Dr. Andy

Reflections on medicine and biology among other things

Friday, March 11, 2005


This just boggles the mind:

an elaborate insurance scheme in which thousands of patients from 40 states had been transported to California to undergo unnecessary surgical and diagnostic procedures for which doctors filed more than $1 billion of fraudulent insurance claims
Apparently, patients were paid $200-2000 each and got a series of procedures, typically colonoscopy, upper GI endoscopy and some sort of procedure to treat sweaty palms, perhaps ligating a nerve?

First of all, who would undergo all this stuff for that kind of money and what made the doctors think they would get awasy with this? I mean they had to figure eventually they'd get caught.

It was just 21 doctors according to the article, meaning they'd have to generate charges of almost $50 million/doctor, which seems high. Maybe by spreading it out among patients from different states they figured no individual insurer would catch on how high their volume was.
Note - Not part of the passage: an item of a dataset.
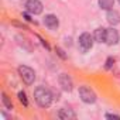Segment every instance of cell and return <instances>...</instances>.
Returning a JSON list of instances; mask_svg holds the SVG:
<instances>
[{"label":"cell","instance_id":"6da1fadb","mask_svg":"<svg viewBox=\"0 0 120 120\" xmlns=\"http://www.w3.org/2000/svg\"><path fill=\"white\" fill-rule=\"evenodd\" d=\"M34 99L41 107H48L51 105V102H52V95L47 88L38 86L35 89V92H34Z\"/></svg>","mask_w":120,"mask_h":120},{"label":"cell","instance_id":"7a4b0ae2","mask_svg":"<svg viewBox=\"0 0 120 120\" xmlns=\"http://www.w3.org/2000/svg\"><path fill=\"white\" fill-rule=\"evenodd\" d=\"M19 74L21 76V79L27 83V85H31L35 79V72L34 69H31L30 67H26V65H21L19 67Z\"/></svg>","mask_w":120,"mask_h":120},{"label":"cell","instance_id":"3957f363","mask_svg":"<svg viewBox=\"0 0 120 120\" xmlns=\"http://www.w3.org/2000/svg\"><path fill=\"white\" fill-rule=\"evenodd\" d=\"M79 96L85 103H95L96 102V95L95 92L88 88V86H81L79 88Z\"/></svg>","mask_w":120,"mask_h":120},{"label":"cell","instance_id":"277c9868","mask_svg":"<svg viewBox=\"0 0 120 120\" xmlns=\"http://www.w3.org/2000/svg\"><path fill=\"white\" fill-rule=\"evenodd\" d=\"M26 9L31 14H40L42 11V4H41L40 0H27Z\"/></svg>","mask_w":120,"mask_h":120},{"label":"cell","instance_id":"5b68a950","mask_svg":"<svg viewBox=\"0 0 120 120\" xmlns=\"http://www.w3.org/2000/svg\"><path fill=\"white\" fill-rule=\"evenodd\" d=\"M92 45H93V40H92L90 34L83 33V34L79 37V47L82 48V51H88V49L92 48Z\"/></svg>","mask_w":120,"mask_h":120},{"label":"cell","instance_id":"8992f818","mask_svg":"<svg viewBox=\"0 0 120 120\" xmlns=\"http://www.w3.org/2000/svg\"><path fill=\"white\" fill-rule=\"evenodd\" d=\"M107 45H114L119 42V33L114 28H106V41Z\"/></svg>","mask_w":120,"mask_h":120},{"label":"cell","instance_id":"52a82bcc","mask_svg":"<svg viewBox=\"0 0 120 120\" xmlns=\"http://www.w3.org/2000/svg\"><path fill=\"white\" fill-rule=\"evenodd\" d=\"M59 85H61V88L64 89V90H67V92H71L72 90V79L67 75V74H61L59 75Z\"/></svg>","mask_w":120,"mask_h":120},{"label":"cell","instance_id":"ba28073f","mask_svg":"<svg viewBox=\"0 0 120 120\" xmlns=\"http://www.w3.org/2000/svg\"><path fill=\"white\" fill-rule=\"evenodd\" d=\"M44 24H45L49 30H56L58 26H59V21H58V19H56L54 14H48V16H45V19H44Z\"/></svg>","mask_w":120,"mask_h":120},{"label":"cell","instance_id":"9c48e42d","mask_svg":"<svg viewBox=\"0 0 120 120\" xmlns=\"http://www.w3.org/2000/svg\"><path fill=\"white\" fill-rule=\"evenodd\" d=\"M106 19H107V21H109L112 26H116V24H119V23H120V13H119L117 10L110 9V10H107Z\"/></svg>","mask_w":120,"mask_h":120},{"label":"cell","instance_id":"30bf717a","mask_svg":"<svg viewBox=\"0 0 120 120\" xmlns=\"http://www.w3.org/2000/svg\"><path fill=\"white\" fill-rule=\"evenodd\" d=\"M93 37H95V40H96L98 42H105V41H106V28H103V27L96 28Z\"/></svg>","mask_w":120,"mask_h":120},{"label":"cell","instance_id":"8fae6325","mask_svg":"<svg viewBox=\"0 0 120 120\" xmlns=\"http://www.w3.org/2000/svg\"><path fill=\"white\" fill-rule=\"evenodd\" d=\"M59 117L64 119V120H68V119H75L76 114L74 113L72 109H67V107H64V109L59 110Z\"/></svg>","mask_w":120,"mask_h":120},{"label":"cell","instance_id":"7c38bea8","mask_svg":"<svg viewBox=\"0 0 120 120\" xmlns=\"http://www.w3.org/2000/svg\"><path fill=\"white\" fill-rule=\"evenodd\" d=\"M114 4V0H99V6L103 10H110Z\"/></svg>","mask_w":120,"mask_h":120},{"label":"cell","instance_id":"4fadbf2b","mask_svg":"<svg viewBox=\"0 0 120 120\" xmlns=\"http://www.w3.org/2000/svg\"><path fill=\"white\" fill-rule=\"evenodd\" d=\"M3 105H4L7 109H13V103L10 102V99H9L7 95H4V93H3Z\"/></svg>","mask_w":120,"mask_h":120},{"label":"cell","instance_id":"5bb4252c","mask_svg":"<svg viewBox=\"0 0 120 120\" xmlns=\"http://www.w3.org/2000/svg\"><path fill=\"white\" fill-rule=\"evenodd\" d=\"M19 99H20V102H21L24 106H27V105H28V102H27V98H26V93H24V92H20V93H19Z\"/></svg>","mask_w":120,"mask_h":120},{"label":"cell","instance_id":"9a60e30c","mask_svg":"<svg viewBox=\"0 0 120 120\" xmlns=\"http://www.w3.org/2000/svg\"><path fill=\"white\" fill-rule=\"evenodd\" d=\"M107 119H120V116H116V114H106Z\"/></svg>","mask_w":120,"mask_h":120},{"label":"cell","instance_id":"2e32d148","mask_svg":"<svg viewBox=\"0 0 120 120\" xmlns=\"http://www.w3.org/2000/svg\"><path fill=\"white\" fill-rule=\"evenodd\" d=\"M112 62H114V59L109 58V59H107V65H106V68H110V67H112Z\"/></svg>","mask_w":120,"mask_h":120},{"label":"cell","instance_id":"e0dca14e","mask_svg":"<svg viewBox=\"0 0 120 120\" xmlns=\"http://www.w3.org/2000/svg\"><path fill=\"white\" fill-rule=\"evenodd\" d=\"M119 3H120V0H119Z\"/></svg>","mask_w":120,"mask_h":120}]
</instances>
Of course, I would think an insurer in, say Texas, would find it odd to be paying out a ton of money to doctors in California.


At 9:26 AM, Anonymous jb said...

The real big money isn't in the doctor's fees, it's in the facility fees, which run into the $thousands for many of these procedures. The owners of the facilities, probably outpatient surgery centers, are the ones who really cleaned up. The $50 million still seems high, but the Times likely is using "retail" charges, not reimbursements, which would again be several times the allowables paid.

I'm not defending the docs, who should be jailed for long periods of time if they willingly participated, and in many cases the docs are the ones who own the centers. They give us all a bad name.

Other points: The sweaty palm procedure was a thoracoscopic sympathectomy. It decreases sympathetic nerve stimulation to the hands, and is occasionally indicated for this problem.

As to why the insurers in one state did not notice why so many charges were going out of state, it's because they are all concentrating on trying to prevent me from getting needed imaging or lab tests on my real patients with real problems.